• [Questions on the material]:
A - List every compliance requirement that the article on multi-cloud security for federal agencies names.
B - From the article on multi-cloud security for federal agencies, reproduce the passage that begins at the words "These challenges make" and stops after "subject matter experts.".
C - Pick up the article on multi-cloud security for federal agencies after its final sentence and continue writing it.

Federal agencies are moving from Cloud First to Cloud Smart policies. In doing so, they have adopted one of the top Cloud Service Providers (CSPs). Most agencies already use more than one of the major cloud providers – like AWS and Microsoft – with others set to join the landscape. With this in mind, Palo Alto Networks launched their FedRAMP-authorized Prisma Cloud Solution, offering a comprehensive security platform covering cloud-native and multi-cloud environments.
Multi-cloud environments are clearly here to stay. Yet, there is no standardization across them. Each CSP has its own set of application programming interfaces (APIs) and mechanisms for the control and management of its services, including development. Successful DevOps across CSP platforms requires development team agility and also a new approach to security.
One of the biggest challenges is a lack of visibility into the cloud providers themselves. It’s common for different functional teams to spin up public cloud resources into which security and operations teams lack visibility. That’s quite different from traditional data center environments where assets are inventoried when procured and can be readily tracked. Protecting virtual cloud services provisioned by distributed teams is difficult at best. When security does have visibility, they still need to manage multiple CSP consoles without having an authoritative source for all of the data.
Another big issue is the cyber talent shortage. CSPs are innovating so quickly that it’s simply hard to keep up. Each CSP environment brings hundreds of unique configuration controls, which also frequently change. Configuring across two or three of them compounds the problem. There just aren’t many people with strong knowledge of these environments; those who have this expertise are expensive and in high demand.
There is also the challenge of compliance across multiple cloud services. Resources deployed in the cloud still need to provide Continuous Diagnostics and Mitigation to adhere to compliance requirements like FISMA, CIS, ISO, and PCI. With so many cloud services provisioned by various teams, security professionals may not know what’s in their agency’s data “buckets.” Sensitive data making its way into misconfigured public cloud environments escalates both compliance and data breach risks. It also impacts the goal most agencies have of moving from a point-in-time Authority to Operate (ATO) to continuous ATO that addresses security requirements from the beginning of the development process.
These challenges make clear that automation is no longer optional for keeping agencies safe. Having a single platform where multi-cloud data can be integrated provides digital guardrails for all cloud services an agency uses.
That’s where Prisma Cloud comes in. Prisma Cloud is the only comprehensive cloud security platform covering both cloud and cloud native security. The platform provides predefined policies, advanced automation and machine learning templates that enable even security generalists to manage security across cloud environments. That’s far more efficient and cost-effective than needing expensive, hard-to-find subject matter experts.

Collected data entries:
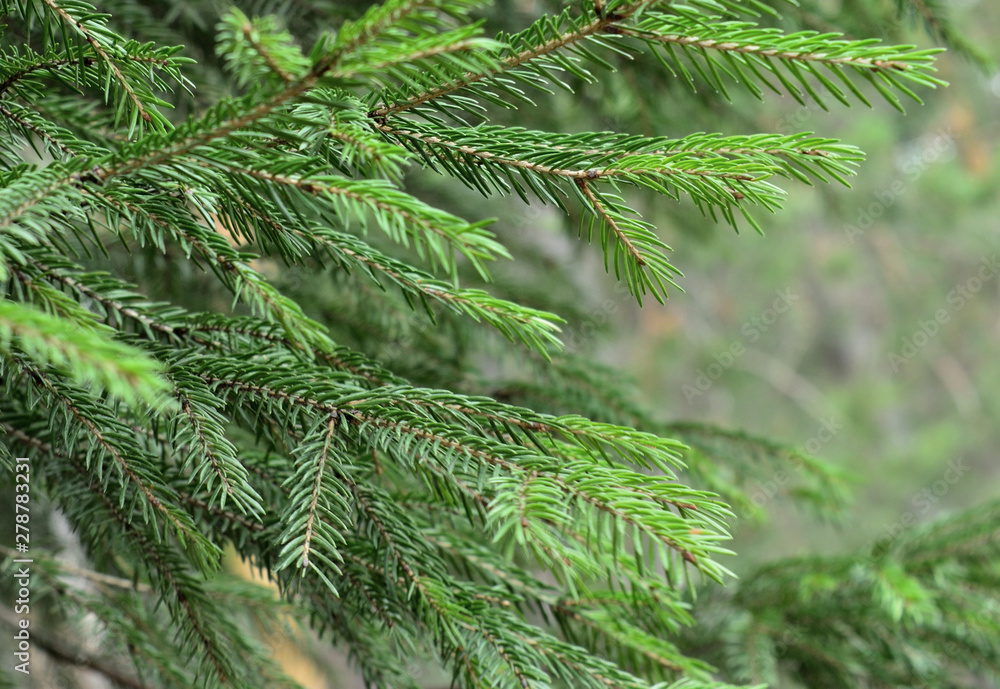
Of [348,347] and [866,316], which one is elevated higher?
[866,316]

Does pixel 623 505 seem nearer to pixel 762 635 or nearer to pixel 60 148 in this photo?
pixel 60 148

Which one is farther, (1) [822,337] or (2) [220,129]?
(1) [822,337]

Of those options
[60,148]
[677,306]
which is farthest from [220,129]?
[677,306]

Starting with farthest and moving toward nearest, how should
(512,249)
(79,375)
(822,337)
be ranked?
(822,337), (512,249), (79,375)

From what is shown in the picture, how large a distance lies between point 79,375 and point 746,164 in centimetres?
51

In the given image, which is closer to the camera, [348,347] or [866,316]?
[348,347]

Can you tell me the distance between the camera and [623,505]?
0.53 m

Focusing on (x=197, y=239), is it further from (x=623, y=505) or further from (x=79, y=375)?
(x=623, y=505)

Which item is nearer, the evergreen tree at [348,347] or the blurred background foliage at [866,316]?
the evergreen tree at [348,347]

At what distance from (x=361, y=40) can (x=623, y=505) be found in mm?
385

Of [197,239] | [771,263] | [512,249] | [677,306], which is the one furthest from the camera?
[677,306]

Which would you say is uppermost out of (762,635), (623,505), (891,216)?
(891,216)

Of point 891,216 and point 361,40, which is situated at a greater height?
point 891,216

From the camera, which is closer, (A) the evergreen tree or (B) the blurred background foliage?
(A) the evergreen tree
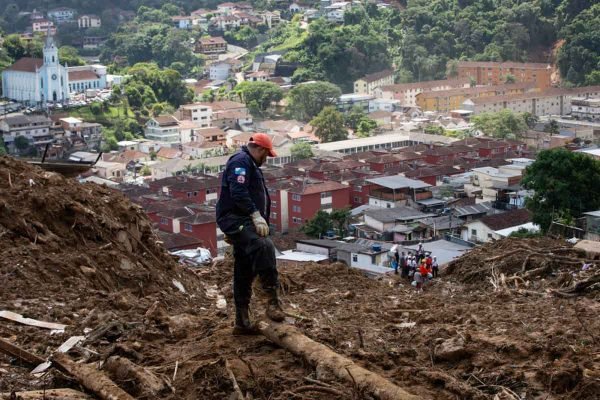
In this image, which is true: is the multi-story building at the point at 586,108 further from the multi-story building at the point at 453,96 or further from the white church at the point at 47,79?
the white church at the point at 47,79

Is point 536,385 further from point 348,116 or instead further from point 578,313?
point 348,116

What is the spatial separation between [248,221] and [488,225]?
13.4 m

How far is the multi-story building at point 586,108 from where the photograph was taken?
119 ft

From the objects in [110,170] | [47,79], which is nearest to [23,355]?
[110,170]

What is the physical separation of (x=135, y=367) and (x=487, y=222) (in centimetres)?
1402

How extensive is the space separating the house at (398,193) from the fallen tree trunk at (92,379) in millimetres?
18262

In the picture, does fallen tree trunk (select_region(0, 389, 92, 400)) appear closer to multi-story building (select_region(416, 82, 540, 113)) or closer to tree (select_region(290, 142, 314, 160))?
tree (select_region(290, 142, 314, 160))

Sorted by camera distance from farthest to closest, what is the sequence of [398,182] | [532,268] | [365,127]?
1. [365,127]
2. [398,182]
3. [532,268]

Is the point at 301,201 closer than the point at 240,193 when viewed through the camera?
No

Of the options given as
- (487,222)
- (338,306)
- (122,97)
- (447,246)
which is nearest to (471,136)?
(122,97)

• [Task-by-task outputs]:
A - FISMA, CIS, ISO, PCI

B -
These challenges make clear that automation is no longer optional for keeping agencies safe. Having a single platform where multi-cloud data can be integrated provides digital guardrails for all cloud services an agency uses.
That’s where Prisma Cloud comes in. Prisma Cloud is the only comprehensive cloud security platform covering both cloud and cloud native security. The platform provides predefined policies, advanced automation and machine learning templates that enable even security generalists to manage security across cloud environments. That’s far more efficient and cost-effective than needing expensive, hard-to-find subject matter experts.

C -
Shifting-Left and Implementing IaC/CaC
Federal agencies develop and run some of the most complex and mission-critical applications. To do so requires deploying a large breadth of code into cloud environments: applications, storage configurations, user management, or even the entire infrastructure.
Developers often turn to infrastructure as code (IaC) tools to automate the creation of cloud environments. While it is efficient to quickly bring infrastructure up in a new cloud environment or region when needed, it’s also easy to make mistakes. Our research indicates that many developers don’t fully understand the IaC templates they download from the commonly used GitHub platform. That can lead to misconfigured cloud infrastructure by spreading configurations that were weak to begin with. Palo Alto Networks believes this is such a big problem that we recently acquired Bridgecrew, a company that offers the Checkov open-source tool for developers to scan templates so errors can be readily corrected.
CSPs operate under a shared responsibility model, where they secure the services they run, but customers own security for applications and configuration settings. New CSP customers often fail to understand their role in this model. In fact, Palo Alto Networks Unit 42 Cloud Threat Risk Report noted that at least 90% of all cloud breaches result from misconfigurations. Given the complexities, Gartner predicts¹ that “through 2025, 99% of cloud security failures will be the customer’s fault.”
Cloud can rapidly scan the code and apply it against established security benchmarks and compliance frameworks, ensuring security standard adherence before code is ever executed. As a result, security no longer slows delivery of new capabilities to the warfighter. What’s more, the number of risks that could get into production and be exploited by enemies is considerably reduced.
Streamlining Cloud Identity and Entitlement Management (CIEM)
Identity management has been a challenge since the beginning of the computer age. Using multiple CSPs compounds that challenge. CSPs can have literally hundreds of configuration options for a specific user or role, creating many opportunities for things to be deployed incorrectly.
For instance, a given user may not have access to a particular cloud resource, but might later be assigned a role requiring it. Understanding permissions in CSP environments to make the permission change is very challenging. The complexity also makes it difficult to adhere to a least-privileged model. Instead, Prisma Cloud automates user permission identification, helping agencies adhere to least privilege and know exactly which users can access which resources.
Practically speaking, it’s nearly impossible to use native tooling or disparate point products to sync policies and overcome the operational burden of securing different clouds and cloud services. Prisma Cloud provides a single platform that streamlines multi-cloud security, providing the breadth of capabilities that complex CSP management demands.